Cryptocurrency mining and proof-of-work are at the core of how cryptocurrency works. They require incredibly large computer calculations, typically done on enormous arrays of computers. Though cryptocurrency isn’t physical, residing as part of a blockchain on computers, the creation and organization of crypto does impact the physical world. There are benefits to crypto, but there are also costs.
It’s hard to pin down how much money it takes to mine. But solving the equation to create a new block requires a formidably enormous number of calculations. Each of these calculations takes just a tiny amount of electricity, but together they add up to many kilowatt-hours. According to a report from the University of Cambridge, global mining of Bitcoin uses nearly 140 terawatt-hours of electricity.

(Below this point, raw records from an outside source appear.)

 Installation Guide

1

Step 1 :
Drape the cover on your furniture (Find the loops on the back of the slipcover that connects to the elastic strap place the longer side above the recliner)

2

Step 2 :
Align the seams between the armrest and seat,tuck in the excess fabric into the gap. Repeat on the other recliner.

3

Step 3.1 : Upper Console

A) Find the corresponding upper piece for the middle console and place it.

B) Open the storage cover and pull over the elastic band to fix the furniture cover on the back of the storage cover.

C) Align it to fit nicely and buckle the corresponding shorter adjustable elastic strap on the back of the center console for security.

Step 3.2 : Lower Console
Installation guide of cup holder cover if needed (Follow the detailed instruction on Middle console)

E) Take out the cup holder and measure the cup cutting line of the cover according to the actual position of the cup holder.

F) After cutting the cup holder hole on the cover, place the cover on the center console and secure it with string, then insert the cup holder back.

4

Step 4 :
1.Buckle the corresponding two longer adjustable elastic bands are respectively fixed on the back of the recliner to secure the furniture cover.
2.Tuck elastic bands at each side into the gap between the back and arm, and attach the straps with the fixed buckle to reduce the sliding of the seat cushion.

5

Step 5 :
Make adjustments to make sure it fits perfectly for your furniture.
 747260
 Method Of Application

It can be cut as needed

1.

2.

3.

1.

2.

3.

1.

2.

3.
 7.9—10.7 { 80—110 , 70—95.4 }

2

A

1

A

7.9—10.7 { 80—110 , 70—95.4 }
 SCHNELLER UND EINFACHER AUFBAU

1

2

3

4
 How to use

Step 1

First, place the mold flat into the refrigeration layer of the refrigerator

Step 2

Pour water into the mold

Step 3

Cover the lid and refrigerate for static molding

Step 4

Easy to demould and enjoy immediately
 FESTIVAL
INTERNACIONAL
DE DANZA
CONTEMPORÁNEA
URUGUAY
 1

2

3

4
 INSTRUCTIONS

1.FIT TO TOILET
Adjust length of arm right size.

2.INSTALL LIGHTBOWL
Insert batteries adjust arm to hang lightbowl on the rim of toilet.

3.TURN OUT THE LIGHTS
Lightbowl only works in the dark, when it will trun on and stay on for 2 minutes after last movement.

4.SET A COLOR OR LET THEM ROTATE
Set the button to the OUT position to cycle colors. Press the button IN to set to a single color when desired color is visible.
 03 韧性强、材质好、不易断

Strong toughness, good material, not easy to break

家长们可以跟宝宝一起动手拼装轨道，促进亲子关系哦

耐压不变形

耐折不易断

That’s about 0.5% of global electricity consumed, just for the most prevalent cryptocurrency, and does not account for other digital assets. Ukraine, Uzbekistan, and Nigeria each use a similar amount of electricity nationwide. In the U.S., mining Bitcoin uses at least 32 terawatt hours of electricity annually. That’s nearly triple what our nation’s capital uses, or over half of what New York City uses. More than 50% of the energy used to mine Bitcoin globally is generated sustainably, but even in those cases, the direct problems with increased electricity use are crowding out other consumers, which increases the price, and an extra load on the electric grid, which can require costly upgrades.
Indirectly, globally mining Bitcoin emits 114 million tons of carbon dioxide annually. One study suggests that completing just one Bitcoin transaction creates the same amount of greenhouse gas as a mid-sized car driving 1,200 miles. Particulate Matter 2.5 (PM2.5) is also a byproduct of producing electricity for mining crypto. 1.9 million Americans have been exposed to excess PM2.5 due to this mining, increasing asthma and other respiratory symptoms. A 2022 article by Jones et al. notes that “…on average, each $1 in BTC market value created was responsible for $0.35 in global climate damages, which as a share of market value is in the range between beef production and crude oil burned as gasoline, and an order-of-magnitude higher than wind and solar power.”
Global water used by mining Bitcoin in 2020-2021 reached a shocking 1.65 km3. This is enough to fill over 600,000 Olympic-sized swimming pools. Land use for the computational power of mining was over 700 square miles, nearly three times the size of Chicago. The e-waste generated by mining Bitcoin exceeds 30,000 tons per year.